Hansen was subsequently scolded by Kraig Naasz, president of the National Mining Association, and Kenneth Jacobson, deputy national director of the Anti-Defamation League. Others, including Princeton bioethicist Peter Singer, back Hansen up.
Is the analogy "appropriate"? No doubt there will be a great deal more huffing and puffing on that question, which ultimately has no answer. To me it seems more fruitful to think carefully about what the analogy does and doesn't mean, and what's it's trying to do.
Why do we judge the Holocaust unique in history? It's not the sheer number of deaths -- there are episodes of human history in which more people died in a shorter period of time. Stalin and Mao killed more people. Wars and diseases have killed more. What gives the Holocaust its unique place in history is its origin in the deliberate intent of a single person and the chilling industrial efficiency with which that intent was carried out.
What's notable about global warming is that you get the industrial efficiency and the horrific result without the intent. You have, in effect, a holocaust with no evil. Coal miners are trying to feed their families. Utilities are trying to keep the lights on. Industries are trying to profit. Governments are trying to gain power and provide for citizens. All us developed world drivers are trying to get to and from work. Nobody intends to create a horror, but cumulatively, that's exactly what we are doing.

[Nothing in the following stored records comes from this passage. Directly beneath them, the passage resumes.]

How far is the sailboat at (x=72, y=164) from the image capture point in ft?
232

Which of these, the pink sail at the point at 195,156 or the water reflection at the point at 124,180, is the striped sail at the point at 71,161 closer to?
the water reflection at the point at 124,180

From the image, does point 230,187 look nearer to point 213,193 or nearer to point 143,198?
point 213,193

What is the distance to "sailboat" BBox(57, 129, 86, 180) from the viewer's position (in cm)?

Human beings did not evolve to deal with situations like this. For millions of years we lived in small bands, and our nervous systems evolved to react to agents -- identifiable faces with identifiable intentions. The maximum conceivable effect of our actions would be on our tribe and neighboring tribes. That's why the Holocaust has burnt itself on our collective memory: it is a model of human action we are familiar with -- hatred of others, tribal violence -- industrialized and amplified beyond comprehension.
A holocaust with no agency behind it does not trigger our affective responses the same way. We can intellectually grasp that it's happening, but it's difficult to feel it the way we feel threats from identifiable Bad Guys. It doesn't trigger our amygdala, our fight or flight instinct.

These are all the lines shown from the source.